Presiden AS Joe Biden pada Desember menandatangani undang-undang Undang-Undang Pencegahan Kerja Paksa Uyghur (UFLPA) dalam upaya untuk melindungi pasar AS dari produk yang berpotensi tercemar oleh pelanggaran hak asasi manusia di Xinjiang. Pemerintah AS mengatakan Tiongkok melakukan genosida terhadap Muslim Uighur.
Undang-undang tersebut mencakup praduga yang dapat dibantah, semua barang dari Xinjiang, pihak berwenang Tiongkok mendirikan kamp-kamp penahanan untuk Uighur dan kelompok Muslim lainnya, dibuat dengan kerja paksa, dan melarang impor mereka kecuali dapat dibuktikan sebaliknya.

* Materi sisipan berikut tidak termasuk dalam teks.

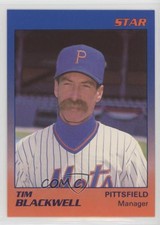 1989 Star Pittsfield Mets Tim Blackwell #24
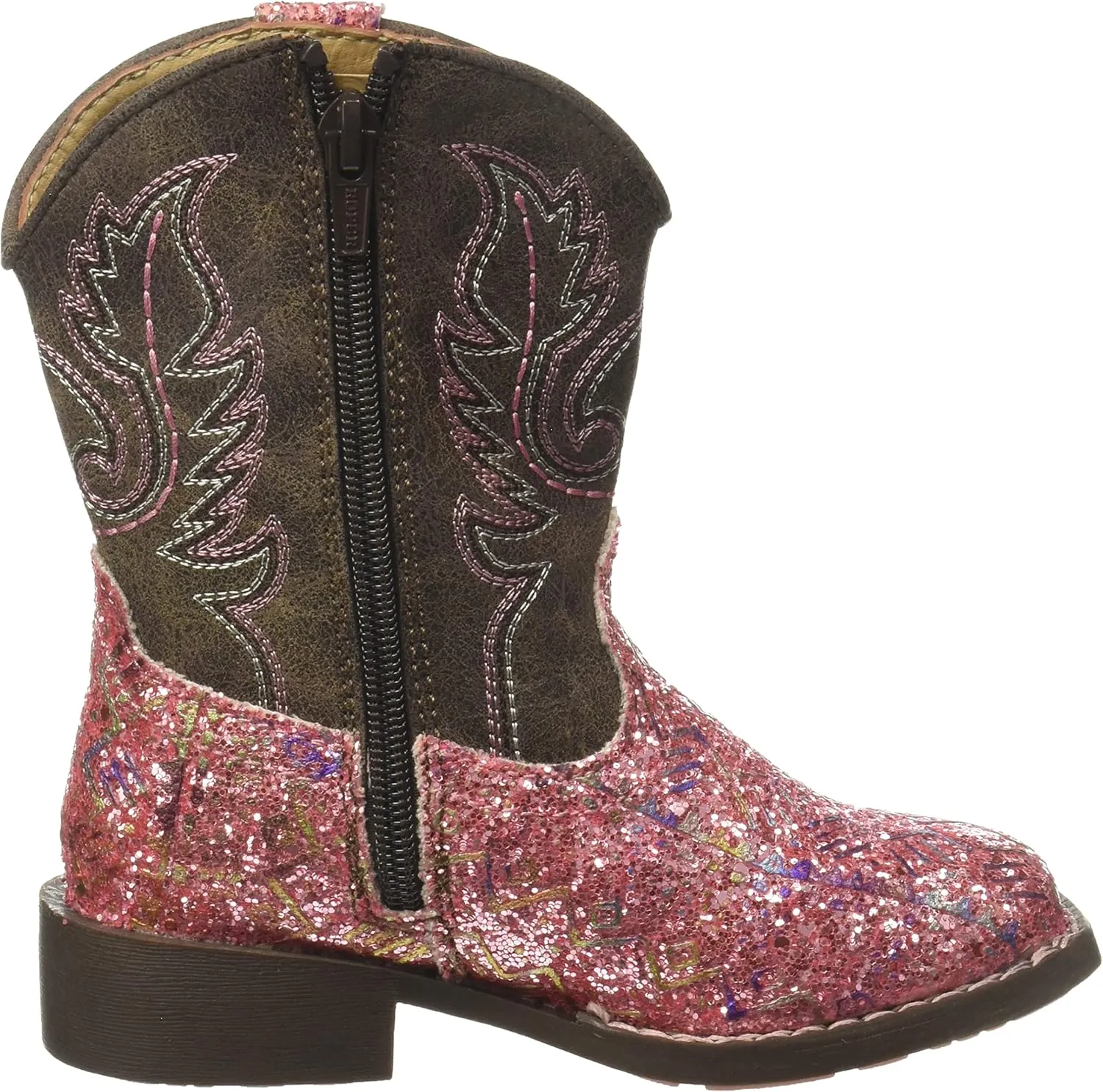 ROPER Girls' Glitter Aztec Boot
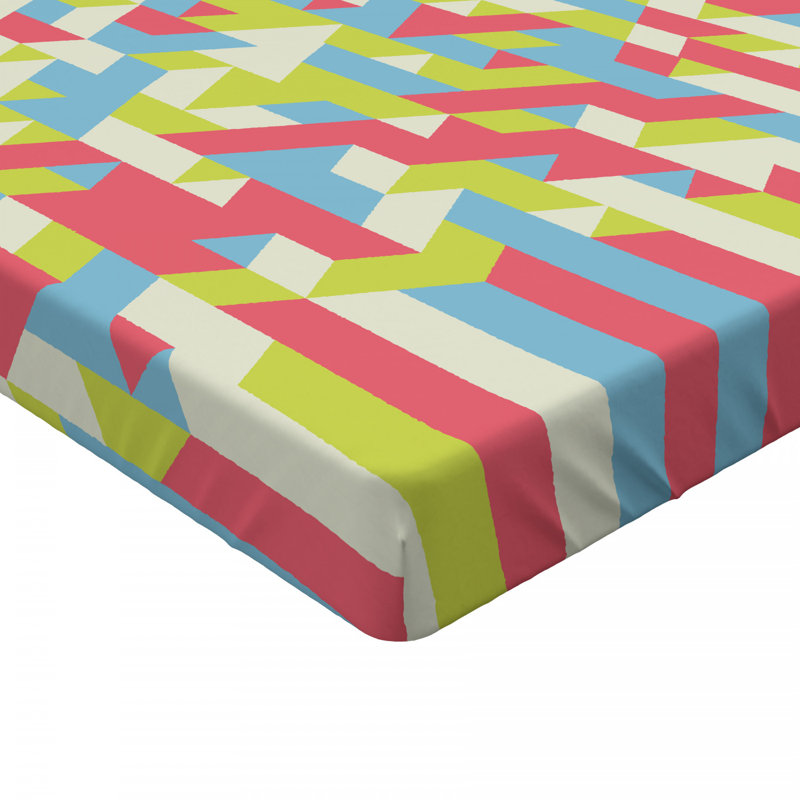 Microfiber Geometric Fitted Sheet, Full Fitted Sheet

Tiongkok menyangkal pelanggaran di Xinjiang, produsen kapas utama yang juga memasok sebagian besar bahan dunia untuk panel surya, dan mengatakan undang-undang itu memfitnah situasi hak asasi manusia di negara itu.
Beberapa anggota parlemen AS telah mendukung permintaan oleh Bea Cukai dan Perlindungan Perbatasan (CBP) untuk lebih banyak anggaran untuk secara efektif menerapkan ketentuan itu, yang mulai berlaku pada 21 Juni.
"Kita semua berada dalam kerangka waktu yang sangat ketat," ujar Direktur Eksekutif Pelaksana CBP untuk Gugus Tugas Implementasi UFLPA Elva Muneton dikutip dari Channel News Asia, Kamis, 2 Juni 2022.
"Harapannya adalah kami akan siap untuk menerapkan tindakan Uighur pada 21 Juni, dan kami memiliki sumber daya," kata Muneton dalam webinar tentang penegakan hukum.
Dia mengatakan, importir akan memiliki opsi untuk mengekspor kembali kargo yang dilarang kembali ke negara asal, dan setiap pengecualian atas anggapan tersebut harus diberikan oleh komisaris CBP dan dilaporkan ke Kongres.
"Penting untuk diketahui bahwa tingkat bukti yang diperlukan oleh tindakan Uighur sangat tinggi," katanya.
"Ini akan membutuhkan dokumentasi, bukti yang jelas dan meyakinkan, rantai pasokan produk yang diimpor bebas dari kerja paksa," jelas dia.
CBP akan dapat mengeluarkan penalti terhadap importir jika terjadi penipuan. Beijing awalnya menyangkal keberadaan kamp penahanan, tetapi kemudian mengakui telah mendirikan pusat pelatihan kejuruan yang diperlukan untuk mengekang apa yang dikatakannya sebagai terorisme, separatisme, dan radikalisme agama di Xinjiang.